**Job a**
Write out the records exactly, starting at the line that contains "How far is broad" and continuing through the end of the records.

BEGIN Page extract

Prob = portfolioselection(budget, mininvest, maxinvest, catinvest1min, idx1cat,...
   catinvest2max, idx2cat, returns);

Prob.MIP.SC = 1:Prob.N; % All variables are semi-continuous

Result = tomRun('cplex', Prob, PriLev);

if PriLev > 1,
   invest = Result.x_k;
   for i = 1:length(invest),
      if invest(i) ~= 0,
         disp(['invest $ ' num2str(invest(i)) ' in share ' num2str(i)])
      end
   end
end

% MODIFICATION LOG
%
% 051201 med   Created.
% 060116 per   Added documentation.
% 060125 per   Moved disp to end

28.4  Financing an early retirement

% function Result = financinganearlyretirementEx(PriLev)
%
% Creates a TOMLAB MIP problem for financing an early retirement scheme
%
% FINANCING AN EARLY RETIREMENT SCHEME
%
% The National Agricultural Bank (NAB) decides to establish an early
% retirement scheme for fifteen employees who are taking early
% retirement. These employees will retire over a period of seven
% years starting from the next year. To finance this early retirement
% scheme, the bank decides to invest in bonds for this seven-year
% period. The necessary amounts to cover the pre-retirement leavers
% are given in the following table; they have to be paid at the
% beginning of every year.
%
% Amounts required every year
%
% +------------------+----+---+---+---+---+----+---+
% |Year              |   1|  2|  3|  4|  5|   6|  7|
% +------------------+----+---+---+---+---+----+---+
% |Amount (in 1000 $)|1000|600|640|480|760|1020|950|
% +------------------+----+---+---+---+---+----+---+
%
% For the investments, the bank decides to take three different types
% of bonds, SNCF bonds, Fujitsu bonds, and Treasury bonds. The money
% that is not invested in these bonds is placed as savings with a
% guaranteed yield of 3.2%. The table below lists all information
% concerning the yield and the durations of the bonds and also the
% value of a bond. In this type of bond, it is only possible to buy
% an integer number of bonds, and the invested capital remains locked
% in for the total duration of the bond. Every year, only the
% interest on the capital is distributed. The person in charge of the
% retirement plan decides to buy bonds at the beginning of the first
% year, but not in the following years. How should he organize the
% investments in order to spend the least amount of money to cover
% the projected retirement plan?

END Page extract
BEGIN Given records

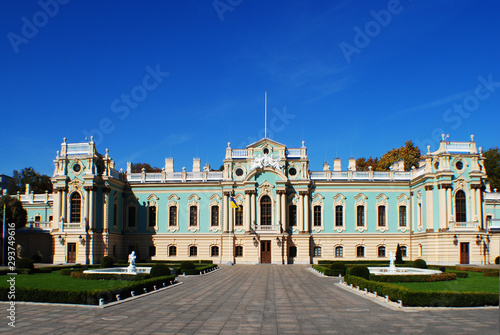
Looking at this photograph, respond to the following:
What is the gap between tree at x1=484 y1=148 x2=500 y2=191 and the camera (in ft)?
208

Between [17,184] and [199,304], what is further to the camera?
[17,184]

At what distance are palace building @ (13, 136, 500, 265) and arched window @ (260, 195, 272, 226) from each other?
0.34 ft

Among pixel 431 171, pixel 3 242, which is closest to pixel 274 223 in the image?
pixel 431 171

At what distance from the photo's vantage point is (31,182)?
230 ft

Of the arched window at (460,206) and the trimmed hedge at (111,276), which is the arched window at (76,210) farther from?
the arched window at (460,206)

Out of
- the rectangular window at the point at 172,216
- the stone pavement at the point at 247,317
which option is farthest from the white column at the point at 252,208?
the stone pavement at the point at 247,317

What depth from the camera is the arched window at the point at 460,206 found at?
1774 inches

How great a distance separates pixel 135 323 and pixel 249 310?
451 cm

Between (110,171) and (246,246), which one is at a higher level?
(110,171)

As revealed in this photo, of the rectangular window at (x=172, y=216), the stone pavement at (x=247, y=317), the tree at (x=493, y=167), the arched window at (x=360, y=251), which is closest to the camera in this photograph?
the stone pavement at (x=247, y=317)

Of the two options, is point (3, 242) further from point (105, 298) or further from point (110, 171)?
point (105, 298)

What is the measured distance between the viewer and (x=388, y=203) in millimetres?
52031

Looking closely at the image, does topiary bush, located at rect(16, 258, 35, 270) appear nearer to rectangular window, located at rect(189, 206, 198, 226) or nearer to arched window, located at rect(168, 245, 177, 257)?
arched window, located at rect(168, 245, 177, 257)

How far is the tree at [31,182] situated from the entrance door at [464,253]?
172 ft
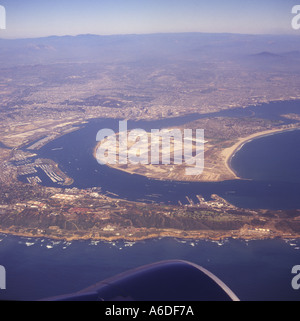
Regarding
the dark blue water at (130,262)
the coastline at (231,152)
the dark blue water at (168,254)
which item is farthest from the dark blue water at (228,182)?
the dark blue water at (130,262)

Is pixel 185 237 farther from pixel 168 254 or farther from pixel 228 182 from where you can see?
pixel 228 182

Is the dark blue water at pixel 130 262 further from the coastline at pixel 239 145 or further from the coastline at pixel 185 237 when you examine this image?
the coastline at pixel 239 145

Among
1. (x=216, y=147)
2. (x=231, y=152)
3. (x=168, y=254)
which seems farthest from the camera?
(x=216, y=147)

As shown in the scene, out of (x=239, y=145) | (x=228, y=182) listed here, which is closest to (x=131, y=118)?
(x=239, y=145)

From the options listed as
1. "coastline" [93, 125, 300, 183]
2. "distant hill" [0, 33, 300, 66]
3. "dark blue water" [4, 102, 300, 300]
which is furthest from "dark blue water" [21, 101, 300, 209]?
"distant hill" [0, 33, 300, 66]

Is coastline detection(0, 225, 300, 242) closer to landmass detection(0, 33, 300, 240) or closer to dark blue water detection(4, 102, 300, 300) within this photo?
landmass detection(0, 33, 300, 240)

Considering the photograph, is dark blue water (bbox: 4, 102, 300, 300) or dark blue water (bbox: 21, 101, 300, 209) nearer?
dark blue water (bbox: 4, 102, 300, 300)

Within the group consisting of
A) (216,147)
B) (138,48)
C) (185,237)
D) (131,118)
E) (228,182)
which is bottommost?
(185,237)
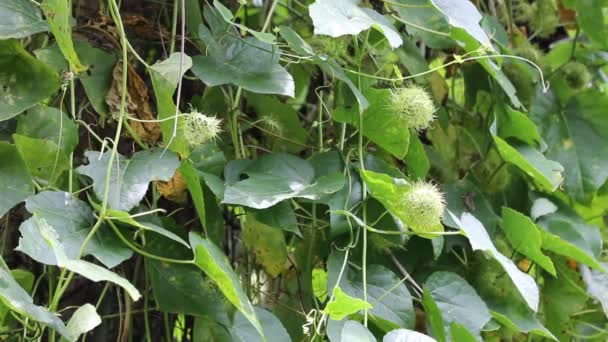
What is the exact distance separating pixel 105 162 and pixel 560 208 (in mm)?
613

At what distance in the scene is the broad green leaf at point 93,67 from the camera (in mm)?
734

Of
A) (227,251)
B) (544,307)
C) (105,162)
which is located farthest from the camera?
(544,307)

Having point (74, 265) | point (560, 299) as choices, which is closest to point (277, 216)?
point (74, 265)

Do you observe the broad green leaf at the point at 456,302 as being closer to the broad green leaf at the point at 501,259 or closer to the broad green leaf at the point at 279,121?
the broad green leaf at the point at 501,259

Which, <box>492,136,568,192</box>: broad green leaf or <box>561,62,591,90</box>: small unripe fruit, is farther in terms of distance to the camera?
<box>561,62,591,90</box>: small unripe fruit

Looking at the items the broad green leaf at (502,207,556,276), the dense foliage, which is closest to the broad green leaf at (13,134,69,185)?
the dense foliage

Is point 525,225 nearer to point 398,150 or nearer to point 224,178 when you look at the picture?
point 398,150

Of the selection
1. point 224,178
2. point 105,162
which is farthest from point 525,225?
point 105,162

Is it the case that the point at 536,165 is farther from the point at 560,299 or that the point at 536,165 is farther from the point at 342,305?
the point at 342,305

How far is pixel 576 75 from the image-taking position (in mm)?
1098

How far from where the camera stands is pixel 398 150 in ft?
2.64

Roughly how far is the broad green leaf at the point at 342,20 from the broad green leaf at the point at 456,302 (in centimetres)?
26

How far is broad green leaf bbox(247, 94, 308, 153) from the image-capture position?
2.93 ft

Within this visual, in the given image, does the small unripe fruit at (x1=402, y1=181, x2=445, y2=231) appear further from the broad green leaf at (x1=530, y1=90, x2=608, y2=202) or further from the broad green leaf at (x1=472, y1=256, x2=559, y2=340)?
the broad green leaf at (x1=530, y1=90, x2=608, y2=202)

END Given records

**Job b**
In the page extract, restate the paragraph beginning "For the investments, the bank decides" as a short bulleted list that keeps its main facts.

**Correct response a**
How far is broad green leaf bbox(247, 94, 308, 153) from the image-capture position?
2.93 ft

Within this visual, in the given image, does the small unripe fruit at (x1=402, y1=181, x2=445, y2=231) appear further from the broad green leaf at (x1=530, y1=90, x2=608, y2=202) or further from the broad green leaf at (x1=472, y1=256, x2=559, y2=340)?
the broad green leaf at (x1=530, y1=90, x2=608, y2=202)

**Correct response b**
- The bank will invest in three types of bonds: SNCF, Fujitsu, and Treasury.
- Money not put into these bonds goes into savings with a guaranteed yield of 3.2%.
- Only a whole number of bonds can be bought.
- Invested capital stays locked in for the bond's full duration, and only the interest is paid out each year.
- Bonds are bought at the beginning of the first year only, not in later years.
- The goal is to cover the retirement plan while spending the least money.